REQUIRED WORK
List the lines in the stretch from the line containing "Based on what" through the line containing "1.31 metres" as a numbered list, with both of those lines included and blank lines dropped. Leave the pictures out of the list.

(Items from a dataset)
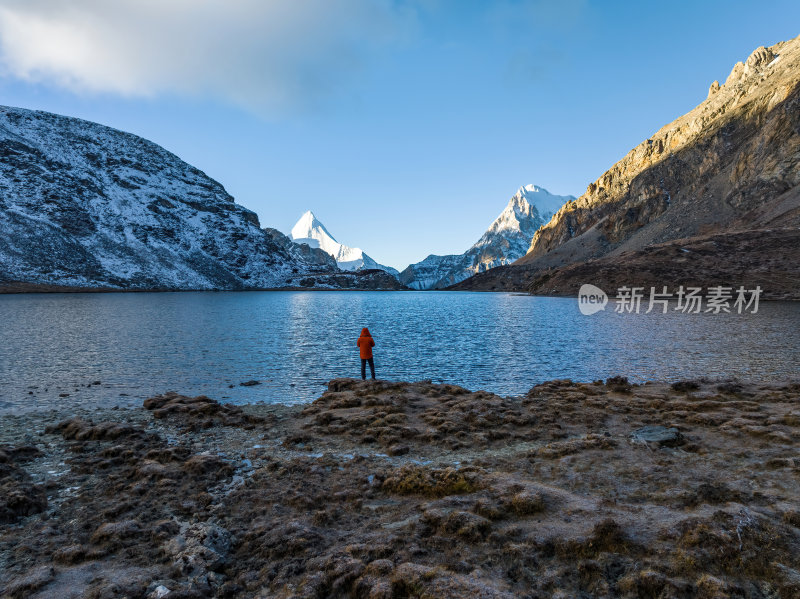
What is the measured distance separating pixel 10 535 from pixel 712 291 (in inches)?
4694

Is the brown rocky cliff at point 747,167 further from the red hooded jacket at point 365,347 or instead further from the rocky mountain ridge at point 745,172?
the red hooded jacket at point 365,347

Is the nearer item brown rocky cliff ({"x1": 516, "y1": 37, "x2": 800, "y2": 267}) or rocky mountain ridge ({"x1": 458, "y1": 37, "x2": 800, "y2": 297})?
rocky mountain ridge ({"x1": 458, "y1": 37, "x2": 800, "y2": 297})

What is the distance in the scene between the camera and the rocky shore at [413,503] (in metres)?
6.34

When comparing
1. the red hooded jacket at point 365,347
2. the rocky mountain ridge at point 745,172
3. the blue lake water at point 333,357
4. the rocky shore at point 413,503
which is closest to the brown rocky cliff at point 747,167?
the rocky mountain ridge at point 745,172

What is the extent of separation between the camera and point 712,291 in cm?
9600

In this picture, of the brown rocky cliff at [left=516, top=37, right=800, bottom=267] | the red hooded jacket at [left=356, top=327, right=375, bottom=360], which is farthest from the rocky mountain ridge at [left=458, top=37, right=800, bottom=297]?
the red hooded jacket at [left=356, top=327, right=375, bottom=360]

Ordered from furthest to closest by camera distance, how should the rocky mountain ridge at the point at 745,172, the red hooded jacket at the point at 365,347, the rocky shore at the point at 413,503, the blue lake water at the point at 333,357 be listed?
the rocky mountain ridge at the point at 745,172
the red hooded jacket at the point at 365,347
the blue lake water at the point at 333,357
the rocky shore at the point at 413,503

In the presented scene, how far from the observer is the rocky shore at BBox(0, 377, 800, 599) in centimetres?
634

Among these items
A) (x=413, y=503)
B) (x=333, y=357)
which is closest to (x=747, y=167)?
(x=333, y=357)

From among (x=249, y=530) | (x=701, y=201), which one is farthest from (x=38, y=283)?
(x=701, y=201)

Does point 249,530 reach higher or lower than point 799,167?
lower

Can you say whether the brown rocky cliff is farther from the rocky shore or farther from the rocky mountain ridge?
the rocky shore

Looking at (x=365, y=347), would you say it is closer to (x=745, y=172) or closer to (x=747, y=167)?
(x=745, y=172)

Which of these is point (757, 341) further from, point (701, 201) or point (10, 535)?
point (701, 201)
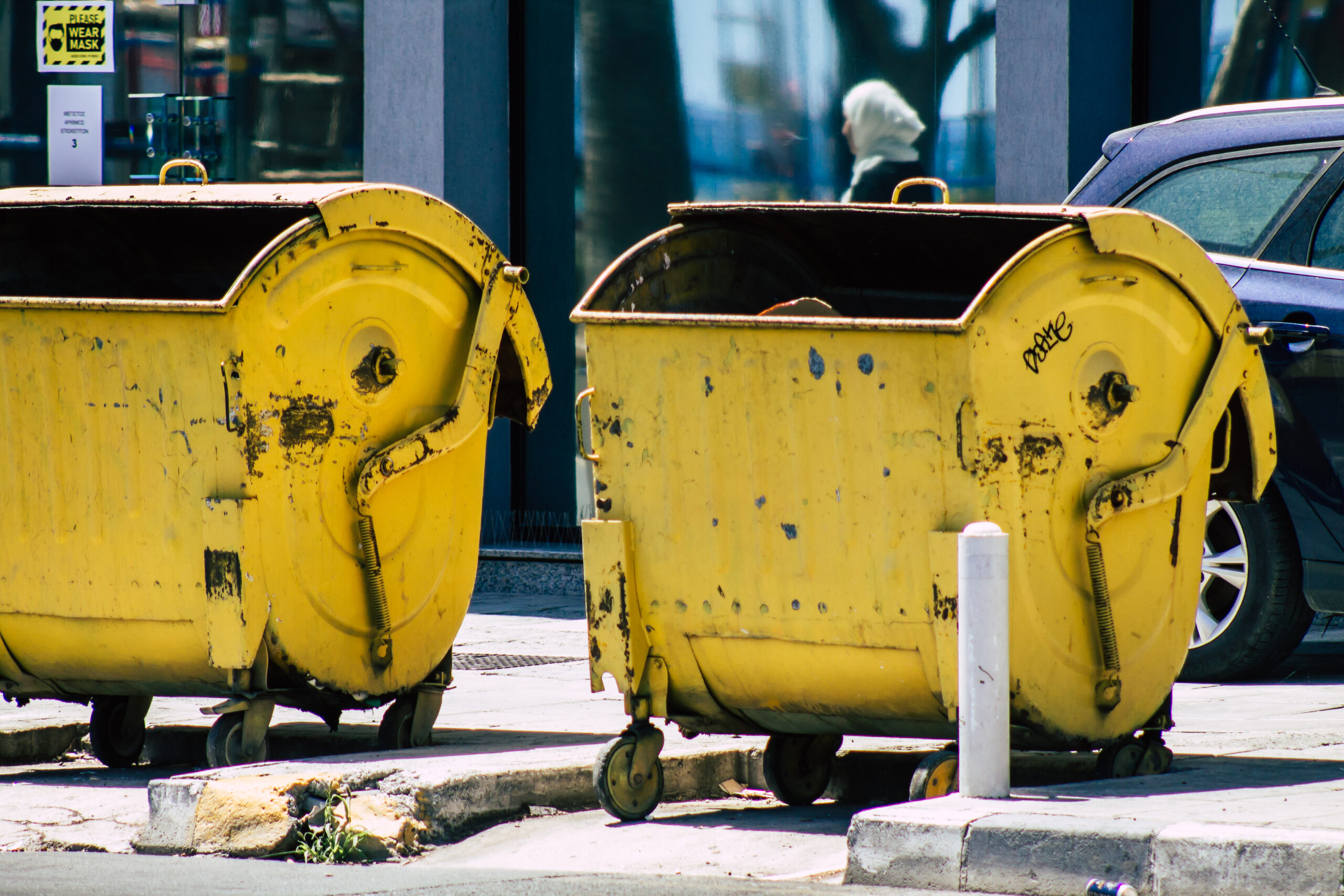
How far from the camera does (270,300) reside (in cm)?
542

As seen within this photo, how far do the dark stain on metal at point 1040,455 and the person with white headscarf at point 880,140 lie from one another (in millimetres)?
5278

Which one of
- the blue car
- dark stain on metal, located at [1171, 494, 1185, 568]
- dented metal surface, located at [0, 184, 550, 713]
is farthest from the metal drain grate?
dark stain on metal, located at [1171, 494, 1185, 568]

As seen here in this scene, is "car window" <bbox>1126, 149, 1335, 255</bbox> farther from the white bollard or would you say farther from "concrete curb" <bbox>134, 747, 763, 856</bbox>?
"concrete curb" <bbox>134, 747, 763, 856</bbox>

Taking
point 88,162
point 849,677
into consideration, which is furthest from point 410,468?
point 88,162

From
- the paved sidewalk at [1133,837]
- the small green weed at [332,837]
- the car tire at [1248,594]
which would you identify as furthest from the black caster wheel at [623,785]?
the car tire at [1248,594]

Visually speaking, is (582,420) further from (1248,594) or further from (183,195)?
(1248,594)

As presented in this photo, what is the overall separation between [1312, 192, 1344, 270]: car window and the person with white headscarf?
333cm

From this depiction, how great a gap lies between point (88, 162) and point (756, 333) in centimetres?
834

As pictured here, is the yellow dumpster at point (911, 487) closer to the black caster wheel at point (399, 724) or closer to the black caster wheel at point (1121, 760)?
the black caster wheel at point (1121, 760)

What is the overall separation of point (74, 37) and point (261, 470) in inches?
302

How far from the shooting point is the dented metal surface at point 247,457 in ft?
17.8

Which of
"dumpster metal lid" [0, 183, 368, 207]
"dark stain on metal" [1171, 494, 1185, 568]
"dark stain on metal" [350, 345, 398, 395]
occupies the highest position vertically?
"dumpster metal lid" [0, 183, 368, 207]

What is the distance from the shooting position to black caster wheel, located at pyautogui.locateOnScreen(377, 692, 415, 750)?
233 inches

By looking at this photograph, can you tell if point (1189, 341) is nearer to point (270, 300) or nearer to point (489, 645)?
point (270, 300)
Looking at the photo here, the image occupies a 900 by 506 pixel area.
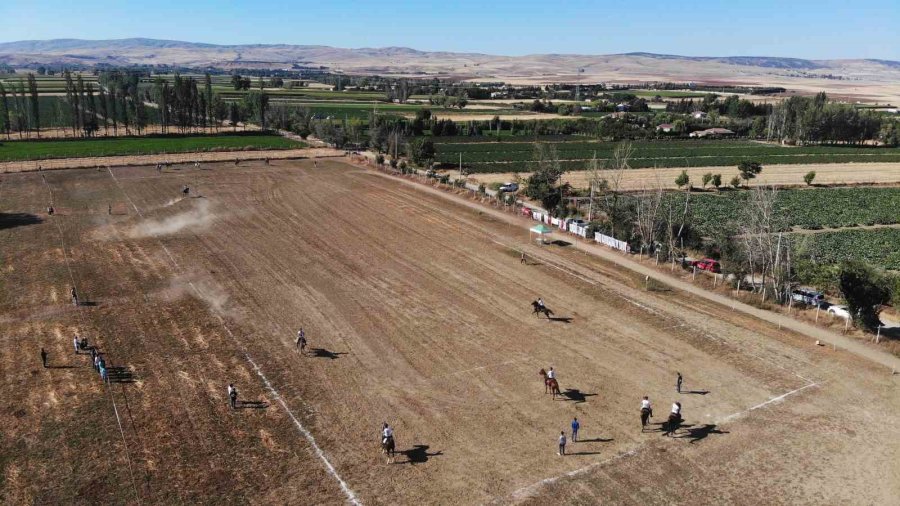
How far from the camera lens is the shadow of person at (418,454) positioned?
20.1 m

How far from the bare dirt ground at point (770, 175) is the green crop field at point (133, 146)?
1556 inches

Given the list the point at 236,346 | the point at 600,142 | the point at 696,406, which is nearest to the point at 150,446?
the point at 236,346

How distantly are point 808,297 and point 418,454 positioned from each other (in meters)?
24.7

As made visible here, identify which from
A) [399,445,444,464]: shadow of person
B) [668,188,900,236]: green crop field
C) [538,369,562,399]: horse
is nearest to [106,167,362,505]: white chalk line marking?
[399,445,444,464]: shadow of person

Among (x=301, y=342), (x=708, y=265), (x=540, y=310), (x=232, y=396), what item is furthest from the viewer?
(x=708, y=265)

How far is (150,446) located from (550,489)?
12845mm

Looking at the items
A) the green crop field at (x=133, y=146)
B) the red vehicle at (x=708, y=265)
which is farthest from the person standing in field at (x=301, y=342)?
the green crop field at (x=133, y=146)

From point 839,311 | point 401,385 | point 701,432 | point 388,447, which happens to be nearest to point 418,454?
point 388,447

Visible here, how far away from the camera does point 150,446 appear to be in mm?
20453

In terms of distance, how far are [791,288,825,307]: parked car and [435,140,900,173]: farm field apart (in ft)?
165

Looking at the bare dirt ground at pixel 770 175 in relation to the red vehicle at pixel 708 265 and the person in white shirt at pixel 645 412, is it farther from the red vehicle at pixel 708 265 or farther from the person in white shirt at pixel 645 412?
the person in white shirt at pixel 645 412

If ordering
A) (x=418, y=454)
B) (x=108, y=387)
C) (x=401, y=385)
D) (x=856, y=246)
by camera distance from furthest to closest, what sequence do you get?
(x=856, y=246)
(x=401, y=385)
(x=108, y=387)
(x=418, y=454)

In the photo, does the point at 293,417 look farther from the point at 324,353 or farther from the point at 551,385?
the point at 551,385

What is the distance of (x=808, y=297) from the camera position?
3384 centimetres
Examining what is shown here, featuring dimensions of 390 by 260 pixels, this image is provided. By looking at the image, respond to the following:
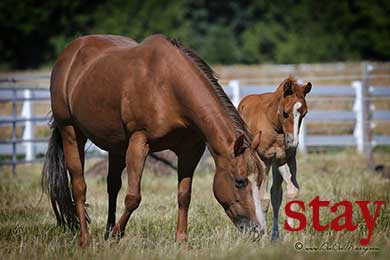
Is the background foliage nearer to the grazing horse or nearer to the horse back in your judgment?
the grazing horse

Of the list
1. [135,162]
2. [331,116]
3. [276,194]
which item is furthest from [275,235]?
[331,116]

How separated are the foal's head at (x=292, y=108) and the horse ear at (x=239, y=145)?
1.44 metres

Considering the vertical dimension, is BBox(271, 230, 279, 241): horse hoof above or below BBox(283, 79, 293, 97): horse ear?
Result: below

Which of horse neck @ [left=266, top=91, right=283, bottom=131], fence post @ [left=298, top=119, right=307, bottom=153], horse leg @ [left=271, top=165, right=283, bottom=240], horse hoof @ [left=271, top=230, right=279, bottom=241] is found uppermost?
horse neck @ [left=266, top=91, right=283, bottom=131]

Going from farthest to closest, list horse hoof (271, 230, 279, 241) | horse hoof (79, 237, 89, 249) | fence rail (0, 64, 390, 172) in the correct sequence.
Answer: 1. fence rail (0, 64, 390, 172)
2. horse hoof (271, 230, 279, 241)
3. horse hoof (79, 237, 89, 249)

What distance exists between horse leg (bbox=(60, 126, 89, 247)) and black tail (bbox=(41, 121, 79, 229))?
0.81 feet

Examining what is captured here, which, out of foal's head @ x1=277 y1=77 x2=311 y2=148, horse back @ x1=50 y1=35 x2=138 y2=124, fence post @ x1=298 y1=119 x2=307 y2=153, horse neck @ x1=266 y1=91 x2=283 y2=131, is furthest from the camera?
fence post @ x1=298 y1=119 x2=307 y2=153

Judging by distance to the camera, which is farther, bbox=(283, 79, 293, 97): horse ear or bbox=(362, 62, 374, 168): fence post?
bbox=(362, 62, 374, 168): fence post

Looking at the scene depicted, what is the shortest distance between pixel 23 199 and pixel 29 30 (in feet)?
107

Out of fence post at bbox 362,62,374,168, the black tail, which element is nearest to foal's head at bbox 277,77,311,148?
the black tail

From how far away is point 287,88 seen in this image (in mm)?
7320

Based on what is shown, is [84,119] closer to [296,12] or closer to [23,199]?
[23,199]

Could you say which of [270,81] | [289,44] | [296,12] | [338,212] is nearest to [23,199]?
[338,212]

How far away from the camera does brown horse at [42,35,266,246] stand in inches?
230
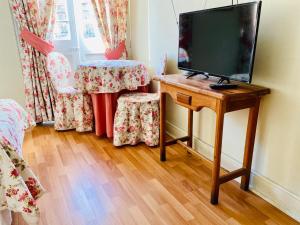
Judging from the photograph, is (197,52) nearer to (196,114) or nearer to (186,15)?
(186,15)

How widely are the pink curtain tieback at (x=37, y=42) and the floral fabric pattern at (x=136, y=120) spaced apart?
1.31 metres

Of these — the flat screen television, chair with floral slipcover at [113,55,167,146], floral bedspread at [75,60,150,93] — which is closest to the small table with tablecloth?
floral bedspread at [75,60,150,93]

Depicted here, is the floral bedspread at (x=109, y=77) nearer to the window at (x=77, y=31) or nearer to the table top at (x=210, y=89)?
the window at (x=77, y=31)

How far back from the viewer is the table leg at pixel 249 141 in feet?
5.46

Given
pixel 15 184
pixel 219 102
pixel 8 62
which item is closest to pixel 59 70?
pixel 8 62

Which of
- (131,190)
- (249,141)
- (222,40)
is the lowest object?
(131,190)

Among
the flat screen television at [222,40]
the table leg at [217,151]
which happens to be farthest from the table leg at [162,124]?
the table leg at [217,151]

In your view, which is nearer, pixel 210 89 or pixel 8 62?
pixel 210 89

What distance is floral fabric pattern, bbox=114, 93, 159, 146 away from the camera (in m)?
2.56

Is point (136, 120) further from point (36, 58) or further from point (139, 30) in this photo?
point (36, 58)

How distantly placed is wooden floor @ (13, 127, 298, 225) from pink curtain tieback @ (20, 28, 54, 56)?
1281 millimetres

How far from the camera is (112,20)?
3475mm

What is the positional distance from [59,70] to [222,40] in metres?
2.30

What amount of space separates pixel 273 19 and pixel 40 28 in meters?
2.74
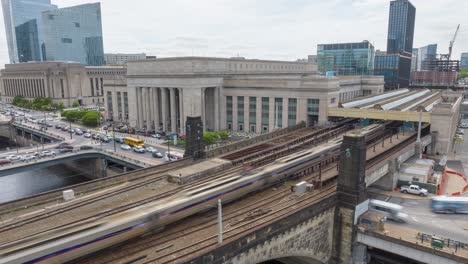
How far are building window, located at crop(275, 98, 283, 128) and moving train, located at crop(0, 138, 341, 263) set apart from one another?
58.0 metres

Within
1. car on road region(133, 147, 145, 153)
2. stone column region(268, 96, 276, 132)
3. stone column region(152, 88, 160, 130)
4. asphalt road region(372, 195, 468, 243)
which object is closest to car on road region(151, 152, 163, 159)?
car on road region(133, 147, 145, 153)

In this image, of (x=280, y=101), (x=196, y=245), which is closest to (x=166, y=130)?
(x=280, y=101)

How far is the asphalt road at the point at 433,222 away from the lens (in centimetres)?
3722

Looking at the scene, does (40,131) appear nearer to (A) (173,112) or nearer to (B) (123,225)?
(A) (173,112)

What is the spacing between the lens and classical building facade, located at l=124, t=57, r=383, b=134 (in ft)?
292

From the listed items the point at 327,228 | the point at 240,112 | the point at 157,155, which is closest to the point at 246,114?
the point at 240,112

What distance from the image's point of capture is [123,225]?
25188 mm

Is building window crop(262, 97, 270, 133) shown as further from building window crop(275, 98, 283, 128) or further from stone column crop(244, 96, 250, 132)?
stone column crop(244, 96, 250, 132)

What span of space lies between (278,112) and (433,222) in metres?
59.9

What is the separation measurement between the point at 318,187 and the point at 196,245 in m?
19.4

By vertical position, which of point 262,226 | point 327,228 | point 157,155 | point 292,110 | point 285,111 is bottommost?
point 157,155

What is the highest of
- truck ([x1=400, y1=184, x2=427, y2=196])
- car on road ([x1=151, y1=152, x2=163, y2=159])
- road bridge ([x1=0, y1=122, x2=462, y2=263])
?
road bridge ([x1=0, y1=122, x2=462, y2=263])

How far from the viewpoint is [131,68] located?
4562 inches

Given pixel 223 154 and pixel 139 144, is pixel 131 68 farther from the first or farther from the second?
pixel 223 154
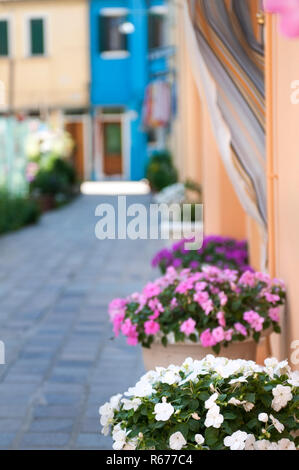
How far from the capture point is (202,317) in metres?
3.22

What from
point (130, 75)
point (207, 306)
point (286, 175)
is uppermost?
point (130, 75)

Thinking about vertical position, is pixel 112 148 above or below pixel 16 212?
above

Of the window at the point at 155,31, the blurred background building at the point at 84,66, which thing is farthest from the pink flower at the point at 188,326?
the window at the point at 155,31

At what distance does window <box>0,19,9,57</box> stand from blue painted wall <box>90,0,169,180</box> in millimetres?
2564

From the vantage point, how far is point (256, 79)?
3615 millimetres

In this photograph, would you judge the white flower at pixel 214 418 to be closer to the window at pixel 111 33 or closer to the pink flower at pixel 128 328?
the pink flower at pixel 128 328

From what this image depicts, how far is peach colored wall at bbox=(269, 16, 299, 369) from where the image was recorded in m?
2.97

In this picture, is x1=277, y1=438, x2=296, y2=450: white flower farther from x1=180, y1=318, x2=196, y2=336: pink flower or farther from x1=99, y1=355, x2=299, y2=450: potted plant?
x1=180, y1=318, x2=196, y2=336: pink flower

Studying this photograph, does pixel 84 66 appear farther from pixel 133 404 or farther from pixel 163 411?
pixel 163 411

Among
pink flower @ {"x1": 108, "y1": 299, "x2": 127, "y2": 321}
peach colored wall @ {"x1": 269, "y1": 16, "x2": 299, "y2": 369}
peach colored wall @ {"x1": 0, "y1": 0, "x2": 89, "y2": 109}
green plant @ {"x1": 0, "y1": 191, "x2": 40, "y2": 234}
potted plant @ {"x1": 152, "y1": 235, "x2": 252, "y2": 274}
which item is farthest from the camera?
peach colored wall @ {"x1": 0, "y1": 0, "x2": 89, "y2": 109}

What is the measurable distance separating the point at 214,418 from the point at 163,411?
0.14m

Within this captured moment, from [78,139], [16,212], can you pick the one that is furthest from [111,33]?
[16,212]

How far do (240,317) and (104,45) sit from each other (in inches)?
859

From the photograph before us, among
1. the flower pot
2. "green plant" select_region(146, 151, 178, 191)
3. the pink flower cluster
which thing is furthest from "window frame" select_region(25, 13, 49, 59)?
the pink flower cluster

SOLUTION TO THE PROBLEM
1. Based on what is shown, is [84,119] closer to [296,12] or closer to [23,199]?
2. [23,199]
3. Could you say which of [270,81] | [289,44] | [296,12] | [338,212] is nearest to [23,199]?
4. [338,212]
5. How far away from the camera does brown horse at [42,35,266,246] stand in inches?
6. 230
7. Judging from the photograph, is (197,52) nearer to (196,114) or nearer to (186,15)?
8. (186,15)
9. How widely are the pink curtain tieback at (x=37, y=42) and the floral fabric pattern at (x=136, y=120) spaced apart?
10. 1.31 metres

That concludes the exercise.